During the week, Cleveland Browns defensive end Corey Williams stated that New York Giants running back Brandon Jacobs can indeed be stopped, providing a little bit of bulletin board material as Jacobs responded.
I asked John Woods of the New York Times' Fifth Down Blog what his take was on this matter:
Question: "Corey Williams was on the Green Bay Packers team that held Brandon Jacobs to 67 yards in the postseason last year. Williams was quoted this week as saying, "You have to come out and hit him [Jacobs] in the mouth early. That way he gets tentative later on. We need to do that Monday night." Jacobs then responded with non-direct, yet direct jabs back at Williams.
How do you expect the physical Jacobs to fare against a massive front including Shaun Rogers and Corey Williams? Which team, if any, will the "bulletin-board material" benefit more, considering the Browns need to do something to get the ball rolling, but the Giants are used to this sort of thing?"

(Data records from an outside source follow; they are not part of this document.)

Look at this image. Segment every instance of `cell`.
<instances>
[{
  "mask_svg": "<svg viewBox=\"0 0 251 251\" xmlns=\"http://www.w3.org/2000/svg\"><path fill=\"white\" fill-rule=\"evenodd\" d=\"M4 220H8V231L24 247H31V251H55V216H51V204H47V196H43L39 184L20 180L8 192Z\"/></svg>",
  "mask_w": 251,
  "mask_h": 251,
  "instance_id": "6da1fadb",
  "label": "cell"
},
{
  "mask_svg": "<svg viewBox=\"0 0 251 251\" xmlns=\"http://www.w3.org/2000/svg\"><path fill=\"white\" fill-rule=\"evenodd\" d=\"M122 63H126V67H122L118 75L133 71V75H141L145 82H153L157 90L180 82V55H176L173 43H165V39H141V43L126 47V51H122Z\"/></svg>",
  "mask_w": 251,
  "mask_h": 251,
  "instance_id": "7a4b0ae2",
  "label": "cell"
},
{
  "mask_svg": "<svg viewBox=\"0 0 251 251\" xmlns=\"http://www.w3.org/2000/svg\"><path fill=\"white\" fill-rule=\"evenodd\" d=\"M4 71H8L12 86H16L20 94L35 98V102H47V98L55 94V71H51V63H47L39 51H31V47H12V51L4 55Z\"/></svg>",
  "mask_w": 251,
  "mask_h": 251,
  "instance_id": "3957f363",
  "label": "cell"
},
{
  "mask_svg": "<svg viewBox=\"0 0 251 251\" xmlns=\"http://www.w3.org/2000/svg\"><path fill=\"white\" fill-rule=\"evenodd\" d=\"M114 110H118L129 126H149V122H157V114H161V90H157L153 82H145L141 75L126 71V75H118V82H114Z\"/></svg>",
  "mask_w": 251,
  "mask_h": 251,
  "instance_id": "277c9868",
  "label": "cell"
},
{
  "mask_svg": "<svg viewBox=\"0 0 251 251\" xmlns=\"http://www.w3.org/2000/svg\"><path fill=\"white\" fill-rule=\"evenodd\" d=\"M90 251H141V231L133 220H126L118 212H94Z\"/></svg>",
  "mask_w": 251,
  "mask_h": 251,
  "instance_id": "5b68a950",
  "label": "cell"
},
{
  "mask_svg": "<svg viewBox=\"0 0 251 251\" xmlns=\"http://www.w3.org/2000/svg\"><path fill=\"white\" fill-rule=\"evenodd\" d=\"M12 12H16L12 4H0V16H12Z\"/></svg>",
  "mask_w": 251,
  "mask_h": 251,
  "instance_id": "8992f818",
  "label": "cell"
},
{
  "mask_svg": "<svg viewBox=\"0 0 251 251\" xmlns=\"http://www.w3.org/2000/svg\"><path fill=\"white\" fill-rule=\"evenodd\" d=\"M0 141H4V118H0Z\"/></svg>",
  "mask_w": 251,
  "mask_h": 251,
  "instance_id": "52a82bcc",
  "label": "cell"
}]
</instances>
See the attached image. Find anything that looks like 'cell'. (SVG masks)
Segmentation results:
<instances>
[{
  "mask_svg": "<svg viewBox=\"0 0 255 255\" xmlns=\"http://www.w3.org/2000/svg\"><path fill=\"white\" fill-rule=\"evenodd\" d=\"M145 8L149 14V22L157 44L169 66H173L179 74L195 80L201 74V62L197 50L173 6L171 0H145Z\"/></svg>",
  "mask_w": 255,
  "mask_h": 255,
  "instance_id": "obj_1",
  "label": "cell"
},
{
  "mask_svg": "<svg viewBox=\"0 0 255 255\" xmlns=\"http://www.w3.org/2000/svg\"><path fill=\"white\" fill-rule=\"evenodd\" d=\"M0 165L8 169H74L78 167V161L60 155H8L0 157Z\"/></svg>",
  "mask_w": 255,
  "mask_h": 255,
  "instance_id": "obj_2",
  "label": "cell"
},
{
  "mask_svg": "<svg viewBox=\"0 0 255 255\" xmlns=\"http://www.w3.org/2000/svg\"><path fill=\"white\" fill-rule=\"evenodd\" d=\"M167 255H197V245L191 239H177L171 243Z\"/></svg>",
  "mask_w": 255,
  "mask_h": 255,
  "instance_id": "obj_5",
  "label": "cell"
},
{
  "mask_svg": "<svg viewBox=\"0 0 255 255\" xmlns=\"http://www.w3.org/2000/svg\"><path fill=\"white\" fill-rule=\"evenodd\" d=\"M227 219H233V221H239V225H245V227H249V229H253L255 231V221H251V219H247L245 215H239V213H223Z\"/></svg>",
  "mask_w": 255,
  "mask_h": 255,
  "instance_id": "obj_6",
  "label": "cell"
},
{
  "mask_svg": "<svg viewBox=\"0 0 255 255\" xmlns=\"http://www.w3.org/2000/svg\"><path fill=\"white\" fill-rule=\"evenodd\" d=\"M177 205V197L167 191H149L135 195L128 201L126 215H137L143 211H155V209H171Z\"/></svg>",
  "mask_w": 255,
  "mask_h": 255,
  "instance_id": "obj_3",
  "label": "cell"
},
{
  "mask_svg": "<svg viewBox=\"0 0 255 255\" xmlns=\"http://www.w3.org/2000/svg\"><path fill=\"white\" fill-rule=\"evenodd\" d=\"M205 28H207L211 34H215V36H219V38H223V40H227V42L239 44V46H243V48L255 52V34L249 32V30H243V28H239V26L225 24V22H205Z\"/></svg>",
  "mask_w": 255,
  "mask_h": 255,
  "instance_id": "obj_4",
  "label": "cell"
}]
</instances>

Woods: "The thing is, the Giants seem to be on a roll, and not just on the field: I think their morale must be at a record high. The Plaxico Burress story (where the team suspended him for missing a Monday workout) seemed to have no effect in the locker room, and that's in New York where the media is thirsty for player-on-player crime. So when the Browns' Corey Williams says something like Brandon Jacobs is going to be tentative when confronted by a physical front four on defense, I think it's poor strategy on his part.
For one thing, Jacobs is a physical runner. For better or for worse, that's his game. What Williams said is probably the kind of pregame talk Jacobs, and his offensive line, wants to hear.
For another thing, the Giants' rushing game seems fairly solid. Last week, it went up against a Seahawks' defense that had held Marshawn Lynch, Frank Gore and Steven Jackson all well under 100 yards apiece. Jacobs rushed for 136, with two scores. All three of the Giants tailbacks who played in that game averaged better than 5 yards a carry and had at least one gain of 20 yards or more. Now, I am not saying the Giants are unstoppable, but their success on the ground so far is probably not a fluke.
Finally, even if Williams is right, and Jacobs is a panty-waisted Nancy Boy who is going to be cowed by some solid knocks to the head, the Giants have like-minded runners to replace him, including Ahmad Bradshaw, who led the Giants in rushing in the playoffs last seson.
So, I think Williams's comments probably play into the Giants' hands a little, though sometimes I think pro athletes are so removed from real life that bulletin-board stuff just doesn't matter to them. No matter what happens, Jacobs will still drive home in his giant S.U.V. Anyway, it's probably more important, I think, for the Browns to score a few points than to get into Jacobs's head."